In March, 2010, our website started with publication of “Self-Insuring Your Retirement? Manage the Risks Involved Like an Actuary.” Since around 2005, I had been trying to find a home for this article (or articles similar in concept that advocated the same basic actuarial principles I had used as a pension actuary), but AARP, EBRI and the various US actuarial organizations were just not interested. As I was about to retire in 2010, one of my younger work associates, Kin Chan, mentioned to me that websites were the new way to self-publish, and maybe I should explore that option. Thanks to Kin’s suggestion and his help setting up our website, How Much Can I Afford to Spend in Retirement was launched.
Also, thanks to Bobbie Kalben for joining the team in 2016 and providing many useful suggestions. According to Bobbie, she came to this blog while looking for an appropriate method for managing her own spending in retirement (which, admittedly, was also a shared interest of Ken’s). After reviewing many other books, articles, and websites on the topic that she as a pension actuary felt were woefully inadequate, she finally discovered How Much Can I Afford to Spend in Retirement. She knew she had finally found the very best approach, bar none (her words). After several phone calls and emails between them, Bobbie and Ken began collaborating.
Over 325 posts after our first article post, we are still plugging away with our message encouraging you to think like an actuary to make better financial decisions before and during retirement. This ten-year anniversary post is a celebration of what we have accomplished in the last ten years (often with the assistance of our readers) and what we hope to accomplish in the future.
While our thinking and Actuarial Budget Calculator (ABC) spreadsheets have evolved over the past ten years, the basic actuarial and financial economics concepts we advocate have remained essentially unchanged. Developing a sustainable retirement plan is a relatively complicated process, but we believe there are many intelligent individuals and couples out there who, with a relatively small investment of their time, can benefit from the free planning tools and processes made available here.
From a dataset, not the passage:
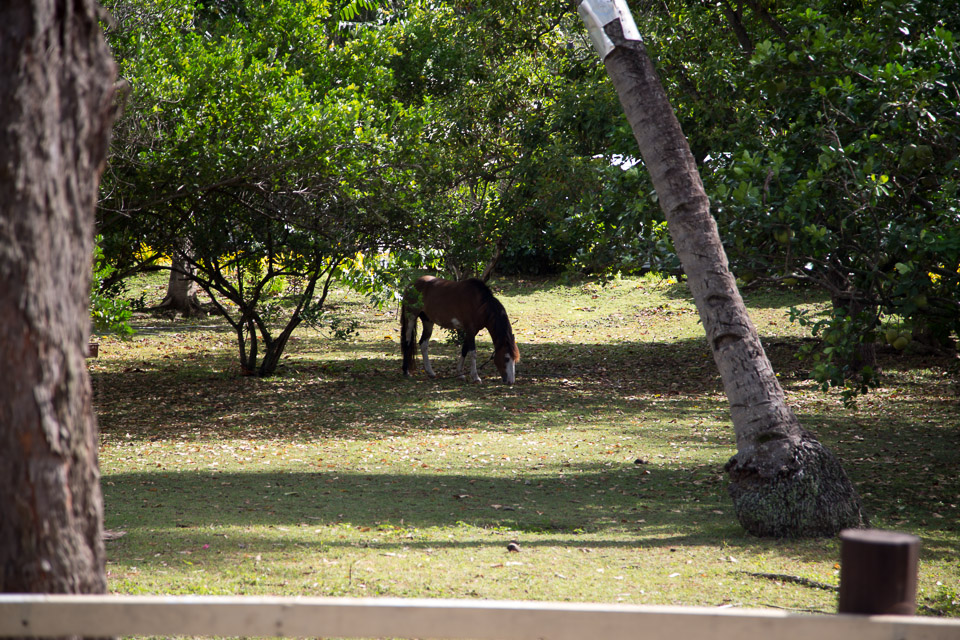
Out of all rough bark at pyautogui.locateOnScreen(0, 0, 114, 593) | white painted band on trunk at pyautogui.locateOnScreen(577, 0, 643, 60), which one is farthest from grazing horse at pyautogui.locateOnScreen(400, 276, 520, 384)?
rough bark at pyautogui.locateOnScreen(0, 0, 114, 593)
While we understand why financial advisors, academics and others with their own objectives and agendas may not fully embrace our tools and processes, we continue to be baffled at the lack of support from our own profession. We discussed our puzzlement over this lack of support from the actuarial profession in our post of May 12, 2018.
We employ basic actuarial and financial economics theory by using the theoretical cost of inflation-adjusted annuities to derive our default assumptions for the cost of lifetime retirement income. This same approach was utilized by the Society of Actuaries to develop the cost of retirement in their article, “Big Question, When Should I Retire?”
In its letter encouraging improvements to the Lifetime Income Disclosure Act (which later became part of the new SECURE Act of 2019), the American Academy of Actuaries indicated that, “With the transition for many workers from participating in defined benefit to defined contribution plans, the responsibility increasingly now rests on employees to determine whether their personal retirement savings, along with Social Security and savings funded through employers on their behalf, will be sufficient to provide for a secure retirement. The requirement in the Lifetime Income Disclosure Act that plan participants regularly be provided information regarding the lifetime income value that can be expected from their retirement saving account is an important step in that direction.” We agree.
And, to make this responsibility easier for employees, we believe the expected lifetime income from retirement accounts communicated to participants should be expressed in inflation-adjusted dollars, just like Social Security income. This is exactly the approach we advocate in our ABC workbooks and in our last post.
If the American Academy of Actuaries truly believes that showing the lifetime income value of a person’s retirement savings account is an important first step in the process of helping individuals and couples plan for their retirement, then using a similar approach for the purpose of calculating a sustainable spending budget or developing a “floor/upside” investment strategy, is a huge leap forward, and is one that the profession should definitely get behind. In our opinion, to fail to endorse the concepts used in the Actuarial Approach simply because deterministic assumptions may be employed (but also makes our approach much more accessible to a broader audience than approaches using stochastic assumptions) is short-sighted and inconsistent with the American Academy of Actuaries’ mission.
In Summary
Despite the lack of support of the Actuarial Approach in some sectors, and our insistence on a policy of doing all this for no compensation, we remain passionate about our goal of helping people make better personal financial retirement decisions. With continued help from our readers, we look forward to another ten years of improving our actuarial workbooks and processes so that you (and we) can better manage your (our) retirement.